[Mesa-dev] Suggestions for improving meson-based builds

Ilia Mirkin imirkin at alum.mit.edu
Sun Dec 16 19:48:52 UTC 2018


Hello all,

There has been some discussion of late about dropping autotools or
making it a second-class citizen. I firmly believe such discussions
are premature.

I've had a chance to try meson recently. First off, I'd like to
commend the meson team (both the core project as well as the mesa
developers who have been pushing it) for being responsive to
build-prevention concerns (e.g. "the build doesn't work"). It does now
build successfully for me, which it did not when these efforts were
starting out.

In those tests, however, I noticed some shortcomings, which I believe
require being addressed before meson can be used in a major project
such as mesa. I'd like to outline some bits that any autotools
replacement needs to have (be it meson or anything else), in order to
be viable. This is all obviously on top of "produce correct build
results", which I take as a given. These are mostly in order that they
happened to occur to me rather than  prioritized by importance.

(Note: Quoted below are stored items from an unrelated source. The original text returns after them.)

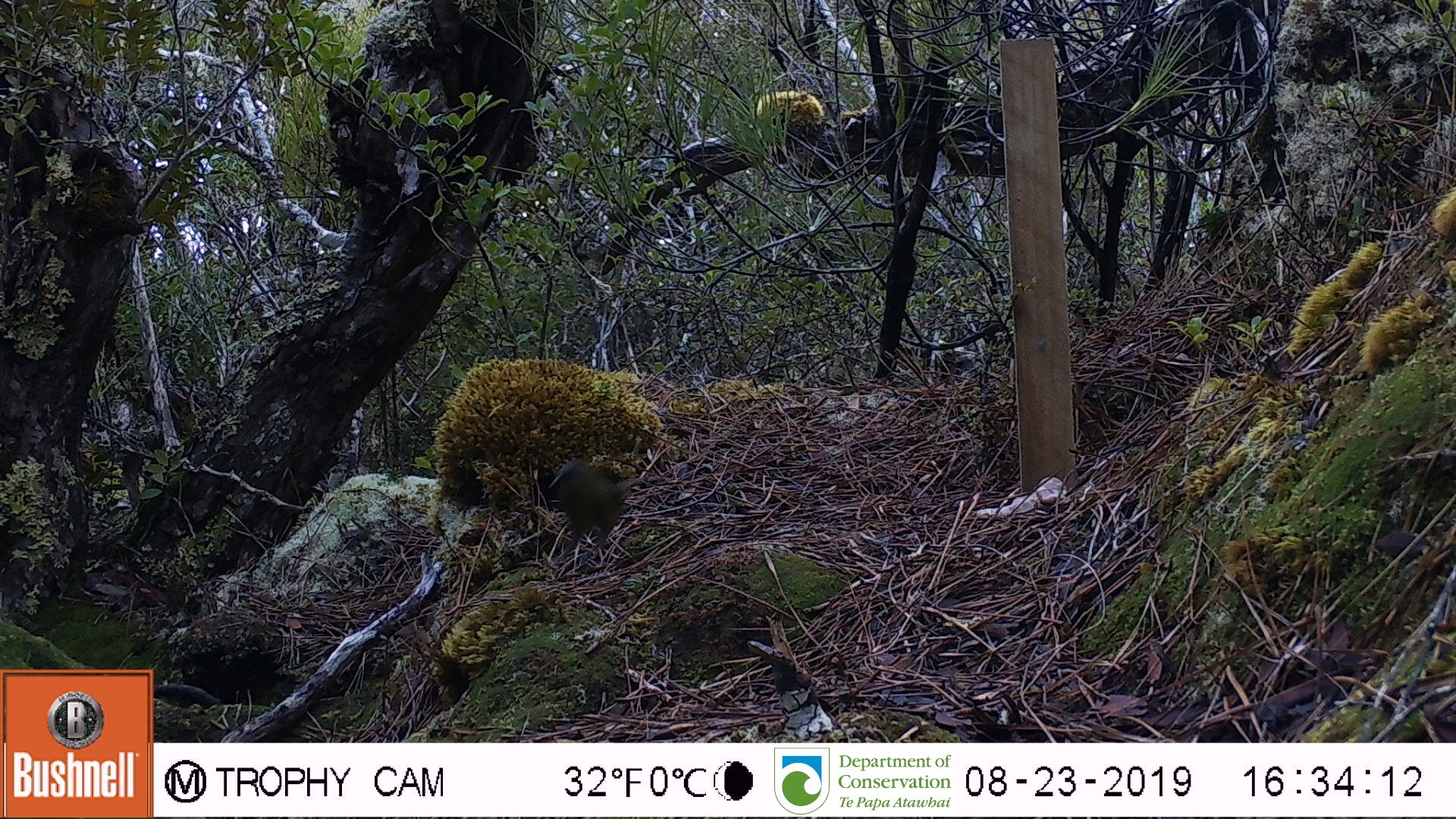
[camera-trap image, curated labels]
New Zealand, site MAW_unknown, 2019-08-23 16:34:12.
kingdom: Animalia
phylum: Chordata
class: Aves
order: Passeriformes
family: Meliphagidae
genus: Anthornis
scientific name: Anthornis melanura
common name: new zealand bellbird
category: bellbird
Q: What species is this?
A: Bellbird (new zealand bellbird) (Anthornis melanura).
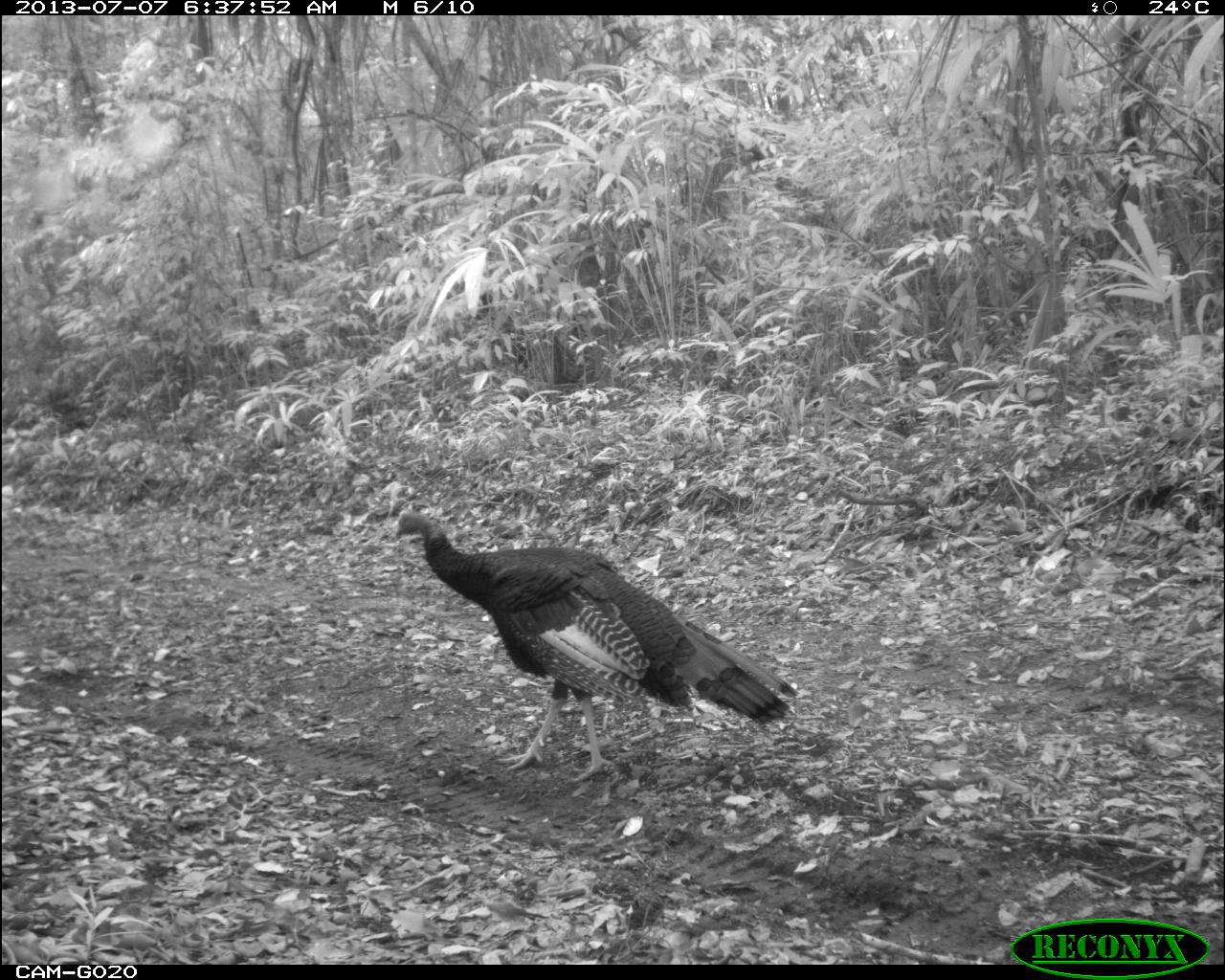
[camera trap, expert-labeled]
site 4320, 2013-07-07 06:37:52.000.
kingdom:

1. Build creation command recovery. With autotools, "head config.log"
will tell you how you configured it. This is important when things get
screwed up, and so has to be available in plain text somewhere. There
are a variety of other occasions where this can be useful -- debugging
someone else's build, creating a second build for yourself with a few
options changed, etc.

2. Summary at the end. This is not strictly an autotools-specific
issue, but rather how mesa has used it. That summary at the end is
very useful to make sure you (or someone you're helping) hasn't
screwed something up.

3. Have a configure helper which makes it look like autotools.
Everyone knows how to use autotools, in part because it's so very easy
to use. No one wants to figure out how to operate some random
project's build system (and while meson may have world-dominating
aspirations, it's certainly not there yet). This is one of the reasons
I avoid doing anything of substance with cmake-based projects. A few
bits which ought to work: "./configure --help", "./configure
--with-gallium-drivers=..." and so on, similar to the existing logic,
"./configure CFLAGS=-O0" and so on. Those environment variables need
to be baked into the build, and it should be able to bake in things
like PKG_CONFIG_PATH in a way that affects meson's operations, not
just the build-time bits. This should default to a particular build
directory (perhaps creatively called "build"), with some way to
specify an alternate (e.g. add a --builddir=...). I think it's fine to
have a dummy Makefile generated in this case which just says "run
ninja" without actually running it.

4. No matter what happens to the system, re-running "ninja" or
"configure" should not cause failures. This can't always be prevented
(bugs happen, I get it), but you get like one screwup every 5 years --
it should be avoided as much as possible. If the solution is that the
tool re-runs itself using the old configuration, that's fine -- but it
can't just die saying "oh no, you're screwed", which it currently does
when updating meson on the system.

5. Cross-files are a clever way of solving the issue by offloading it
as "not-my-problem". And the configuration for cross-compiling project
A is going to be identical to project B. I understand all this.
However in declaring it as "not-my-problem", meson makes it the user's
problem. These files are currently not shipped as part of
cross-compiling setups, and asking each user to figure out how to set
them up is excessive -- cross builds are complex enough, and this is
yet-another thing in the path to success. The configure wrapper should
be able to take the standard parameters (--build, --host, etc) and
have it work (e.g. by generating a cross-file on the fly).

Some of you reading who have made it this far (congratulations!) might
be thinking that all this "make meson look like autoconf" is just
silliness from someone who doesn't want to adapt to some new thing.
You're right - it is. But I don't think I'm alone. To those who are
looking for builds to be faster, you'll still get all your improvement
from having improved speed/caching of system settings and ninja's
improved parallelism. To the casual user, mesa will look like any
other project that doesn't require additional hoops to jump through.

Like it or not, autotools is currently the standard. The current
in-tree meson proposal is trying to change too much at once.